Compared to the study of intraoperative brain shift, little is known about non-rigid brain-skull deformation due to positional effects alone. Early investigations found anatomical brain shift to be less than 1 mm, although this was in the same order of magnitude as the measurement error in the systems available at the time (Hill et al. 1998). More recently, Schnaudigel et al. (2010) found that brain shift was at a maximum in central structures, with a magnitude of 0.6–1.3 mm across their study for supine to prone repositioning. Although taking place relatively quickly, it was also shown that the brain had not settled by 12 min in the scanning position; a consideration which is to be investigated further in the future. In contrast, Monea et al. (2012) found the greatest deformations to be on the cortical surface with a maximum of 7.86 mm for the same prone to supine repositioning. The source of the difference between these two studies is unclear.

The level of deformation found in this study fell very much in line with the results of Schnaudigel et al. (2010). Cortical displacement was limited, but more significant in the anterior half of the brain. The absolute magnitude of displacement was not in the region of those reported by Monea et al. (2012), although distribution was similar. The results of this model suggest a tethering effect of the PAC in tension. The compressive stiffness of the PAC in vivo is not known. It is likely comprised of a slight contribution from the arachnoid trabeculae in buckling, but mainly from redistribution of the CSF when under increased pressure. As the current model does not include any computational fluid dynamics, this aspect has been simplified to standard solid elements with low compressive stiffness and a less-than-incompressible bulk modulus. Finding precise values for these parameters that are required to provide an accurate representation of this redistribution requires further investigation.

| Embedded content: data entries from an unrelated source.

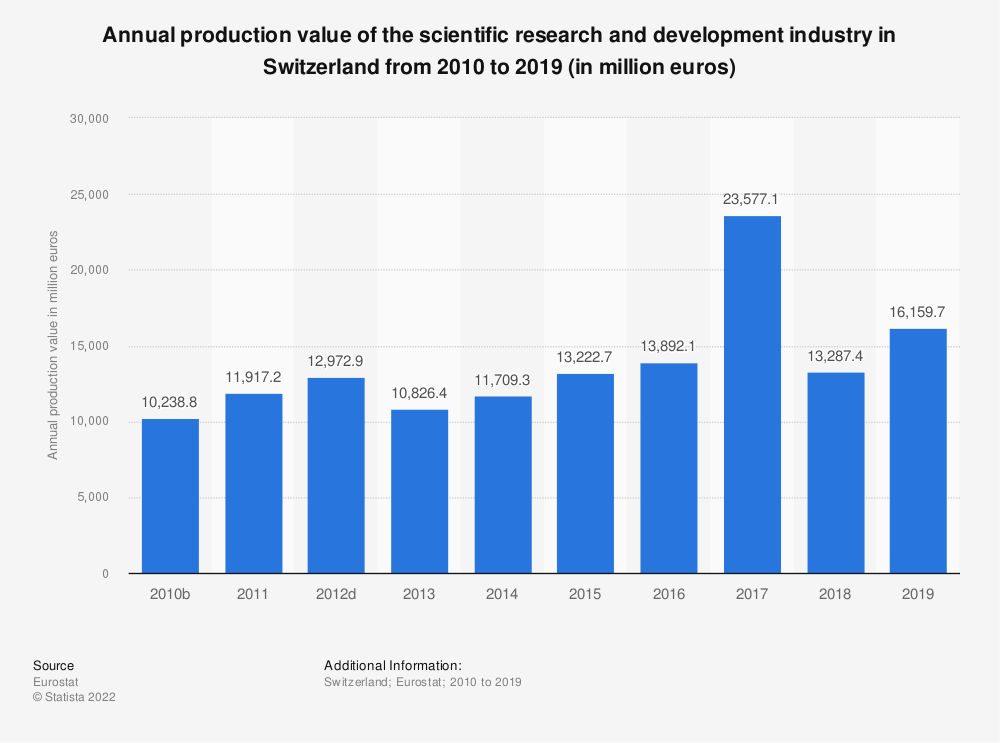 Statistic: Annual production value of the scientific research and development industry in Switzerland from 2009 to 2015 (in million euros) | Statista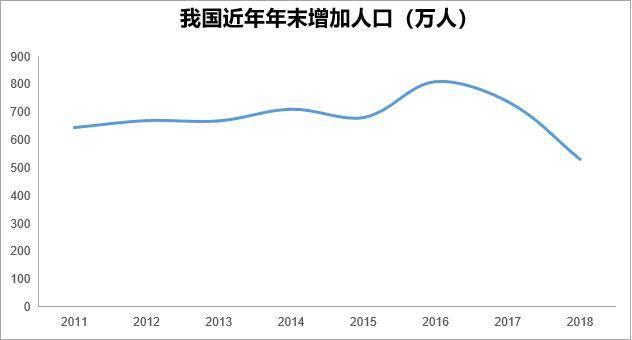 我国近年年末增加人口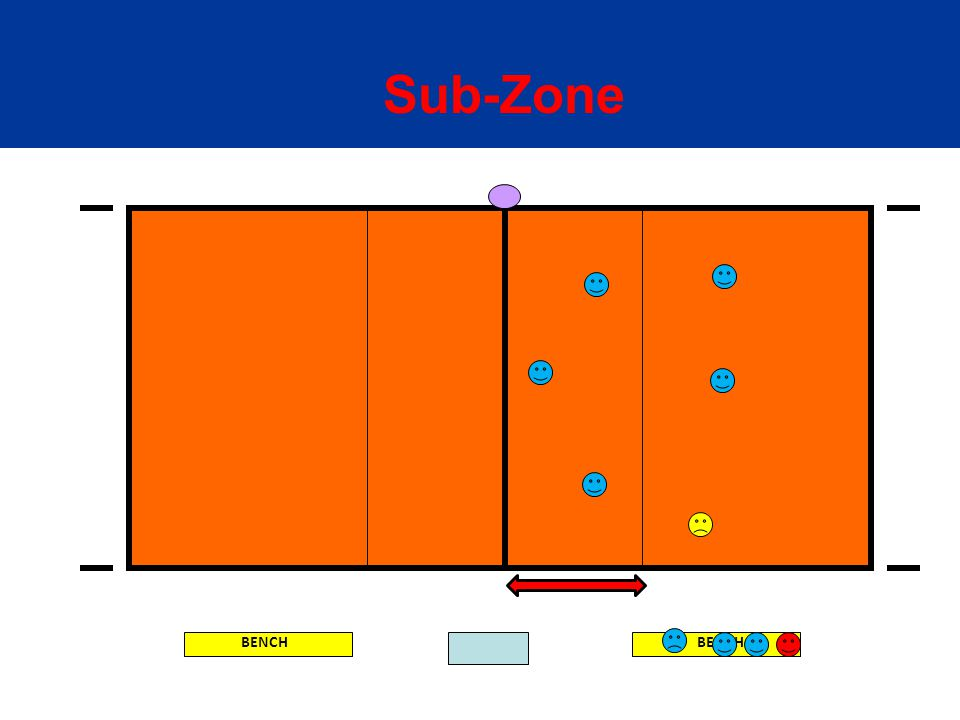 BENCH Sub-Zone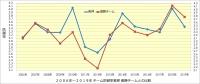 阪神_投手成績年度推移_防御率_優勝チームとの比較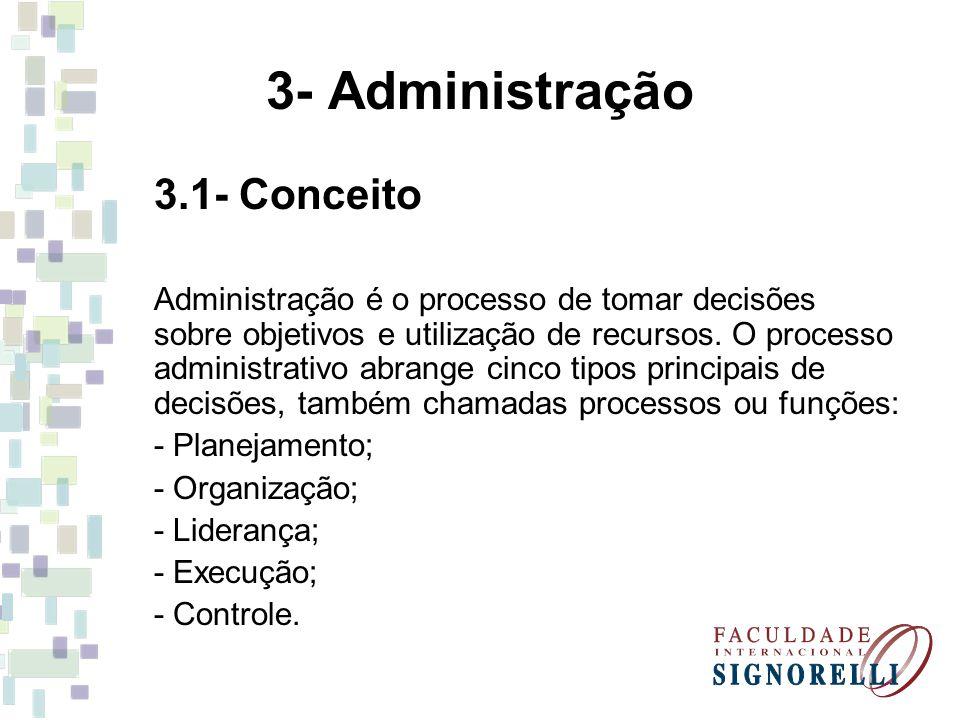 3- Administração 3.1- Conceito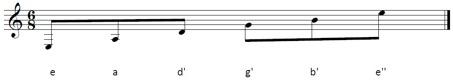 notenschrift-gitaar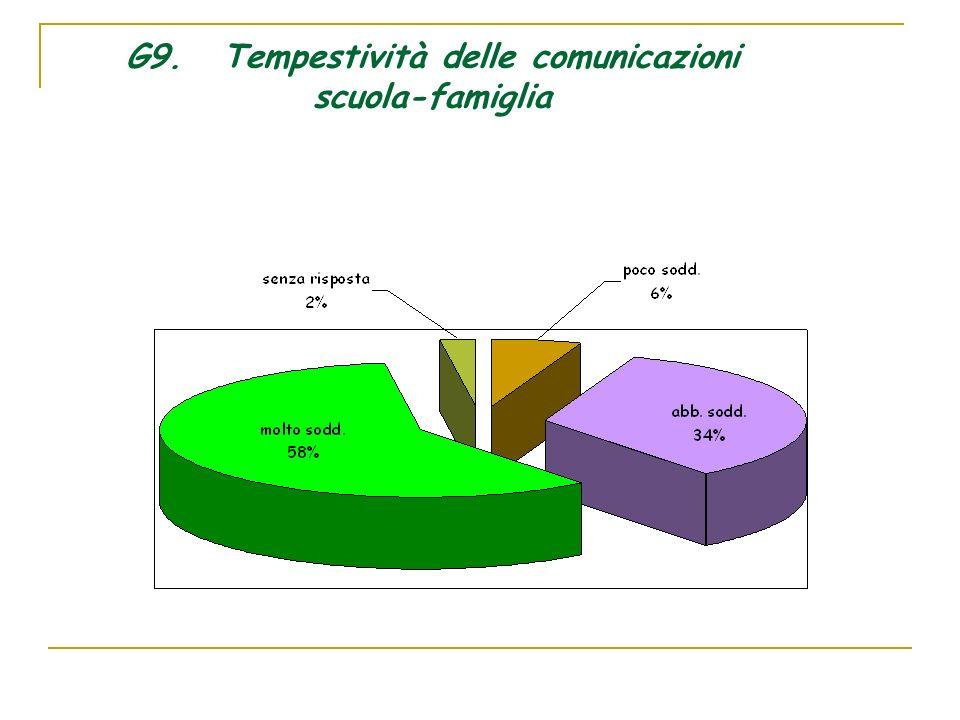 G9. Tempestività delle comunicazioni scuola-famiglia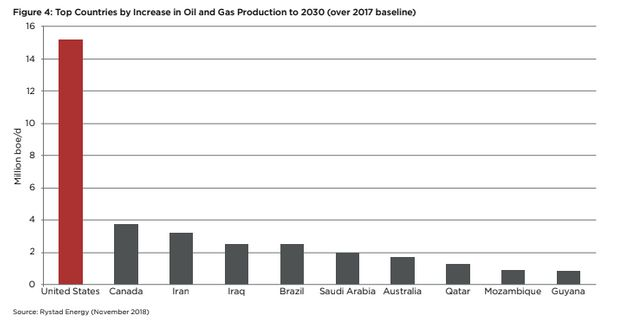 A chart from the report shows the share of new oil and gas production expected between 2017 and 2030...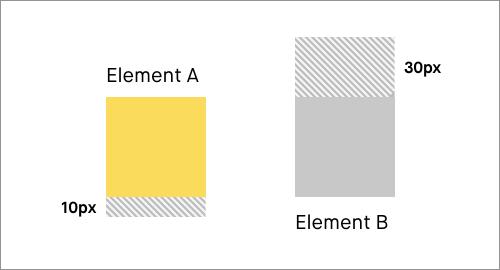 マージンを指定した2つのdiv要素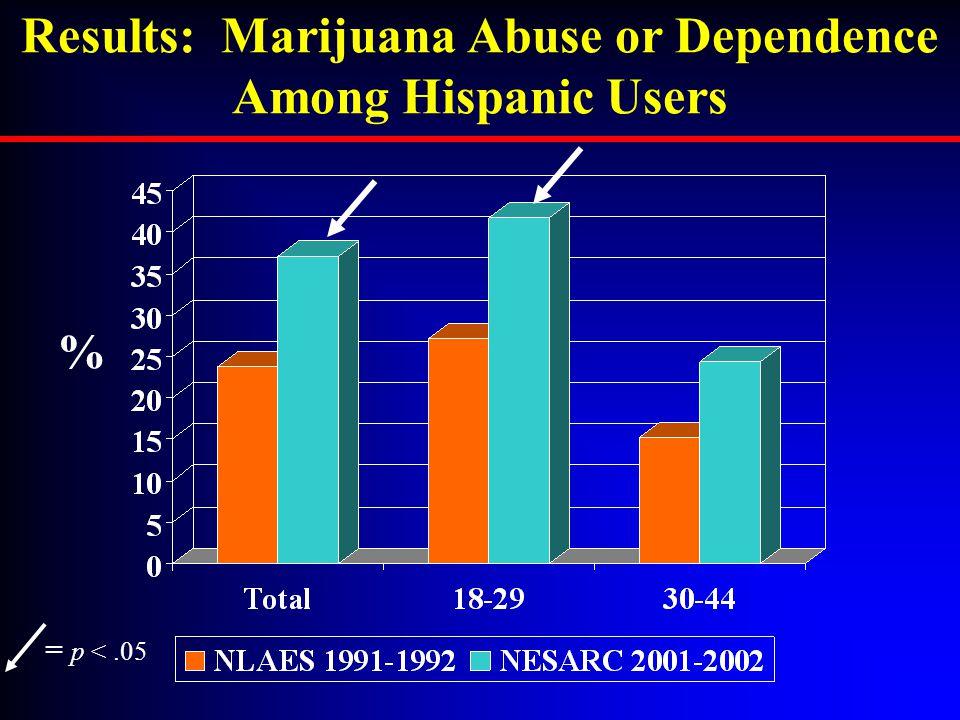 Results: Marijuana Abuse or Dependence Among Hispanic Users = p <.05 %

Due to a lack of a consensus and large degrees of intra-patient variation seen in the literature, more rigorous validation of this model is not currently possible. Regardless of this, the current study has shown that the combination of detailed geometry and structure specific material parameterization can offer new insights into the mechanics of anatomical brain deformation. With continued development, this approach has the potential to offer significant improvements to surgical planning.